> [Tasks and exercises]
A. Reproduce everything in the notebook excerpt on continental food production from "print('Crops total function:', create_crops_total.__doc__)" down to "crops_norm = normalize_on_population(crops_cont, pop_cont)".
B. Decide whether each statement below agrees with the notebook excerpt on continental food production. Answer yes or no for each, and quote the words of the excerpt that settle it.
(i) Europe and North America are given as examples of developed continents.
(ii) The first block of code imports a function named percentage_growth from scripts.helpers.
(iii) The normalized crops plot uses the y-axis label "Food Production [tonnes]".
C. Write the next part of the notebook excerpt on continental food production, picking up after its final sentence.

> [Selected extract]

The purpose of this question is to study the difference in production at a continent-level. For example, it can be interesting to see the difference between developed continents, like Europe and North-America, and continents like Africa and Asia.

- Study food production in general, and with a crops vs. meat analysis.
- What can be said about the normalized production?
- Can we say if any continents are producing more than it needs?
- Try to find data on how much food a person needs per year.
    - This is pretty hard because of energy/tonne

In [None]:
from importlib import reload
import scripts.helpers
reload(scripts.helpers)

from scripts.helpers import merge_crops_and_meats, center_around_average, center_around_average
from scripts.helpers import percentage_growth, create_crops_total, normalize_on_population

print('Normalize function', normalize_on_population.__doc__)
print('Merge function:', merge_crops_and_meats.__doc__)
print('Average function:', center_around_average.__doc__)
print('Growth function:', percentage_growth.__doc__)
print('Crops total function:', create_crops_total.__doc__)


meat_norm = normalize_on_population(meat_cont, pop_cont)
crops_norm = normalize_on_population(crops_cont, pop_cont)
crops_norm = create_crops_total(crops_norm)


In [None]:
fig = plt.figure(figsize = (15, 11))

ax1 = plt.subplot(2,2,1)
plot_compare_areas(meat_norm[meat_norm['Item'] == 'Meat, Total'], 
                   y = 'Norm Value', y_label = 'Meat Production [tonnes]',
                   title='Normalized Meat Production per Continent',
                   subplot = True, ax = ax1)

ax2 = plt.subplot(2,2,2)
plot_compare_areas(crops_norm[crops_norm['Item'] == 'Crops, Total'], 
                    y = 'Norm Value', y_label = 'Crops Production [tonnes]',
                    title='Normalized Crops Production per Continents',
                    subplot = True, ax = ax2)


In [None]:
plot_compare_areas(food_total, 
                    y = 'Total Production', y_label = 'Food Production [tonnes]',
                    title='Food Production')


This shows some interesting trends. First of all we see the assumably porest continents produces the least of food per person. We will try to make these differences more clear.

> [Data]
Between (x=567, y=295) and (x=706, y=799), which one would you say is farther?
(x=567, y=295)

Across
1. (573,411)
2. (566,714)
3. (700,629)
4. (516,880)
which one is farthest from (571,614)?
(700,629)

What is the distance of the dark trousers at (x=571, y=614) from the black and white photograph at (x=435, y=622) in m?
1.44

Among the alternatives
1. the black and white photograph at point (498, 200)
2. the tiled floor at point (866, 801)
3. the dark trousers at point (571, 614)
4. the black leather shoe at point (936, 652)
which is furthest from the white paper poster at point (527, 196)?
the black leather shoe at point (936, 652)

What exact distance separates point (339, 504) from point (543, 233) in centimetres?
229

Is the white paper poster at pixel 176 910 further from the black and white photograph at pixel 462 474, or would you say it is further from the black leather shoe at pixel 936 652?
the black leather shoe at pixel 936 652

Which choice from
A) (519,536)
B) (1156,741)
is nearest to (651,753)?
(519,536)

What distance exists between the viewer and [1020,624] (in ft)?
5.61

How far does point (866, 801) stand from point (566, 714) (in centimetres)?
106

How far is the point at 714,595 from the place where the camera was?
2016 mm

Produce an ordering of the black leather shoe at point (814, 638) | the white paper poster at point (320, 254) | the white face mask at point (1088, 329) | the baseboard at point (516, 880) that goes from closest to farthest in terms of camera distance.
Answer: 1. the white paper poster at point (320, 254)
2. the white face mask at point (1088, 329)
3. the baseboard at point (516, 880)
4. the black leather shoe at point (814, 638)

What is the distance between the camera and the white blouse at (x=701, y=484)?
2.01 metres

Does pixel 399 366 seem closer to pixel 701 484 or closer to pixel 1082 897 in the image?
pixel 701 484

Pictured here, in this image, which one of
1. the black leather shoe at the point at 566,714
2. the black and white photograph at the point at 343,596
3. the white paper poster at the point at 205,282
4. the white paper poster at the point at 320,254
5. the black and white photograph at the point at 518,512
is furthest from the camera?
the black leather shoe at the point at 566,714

> [Expected answers]
A.
print('Crops total function:', create_crops_total.__doc__)


meat_norm = normalize_on_population(meat_cont, pop_cont)
crops_norm = normalize_on_population(crops_cont, pop_cont)

B.
(i) Yes: "developed continents, like Europe and North-America"
(ii) Yes: "from scripts.helpers import percentage_growth, create_crops_total, normalize_on_population"
(iii) No: "y_label = 'Crops Production [tonnes]'"

C.
In [None]:
# Create a new dataframe with both crops and meat
food_total = merge_crops_and_meats(meat_norm, crops_norm)
food_1961 = food_total[food_total['Year'] == 1961].sort_values(by=['Area']).reset_index(drop=True)
food_2007 = food_total[food_total['Year'] == 2007].sort_values(by=['Area']).reset_index(drop=True)


bar_plot(food_1961, food_2007, 'Normalized Production of Crops and Meats per continent.')
plt.savefig('norm_prod.png')


This is how the world looked in 1961 and in 2007 for each continent normalized on population. We see that the North America is producing a lot more grain than the rest of the continents.

In [None]:
from importlib import reload
import scripts.visualization
reload(scripts.visualization)
from scripts.visualization import bar_plot, bar_plot_with_population

# Average each column around world average
food_1961_avg, food_1961_means = center_around_average(food_1961, ['Norm Meat', 'Norm Crops', 'Norm Total Production'])
food_1961_avg = food_1961_avg.sort_values(by=['Area']).reset_index(drop=True)
food_2007_avg, food_2007_means = center_around_average(food_2007, ['Norm Meat', 'Norm Crops', 'Norm Total Production'])
food_2007_avg = food_2007_avg.sort_values(by=['Area']).reset_index(drop=True)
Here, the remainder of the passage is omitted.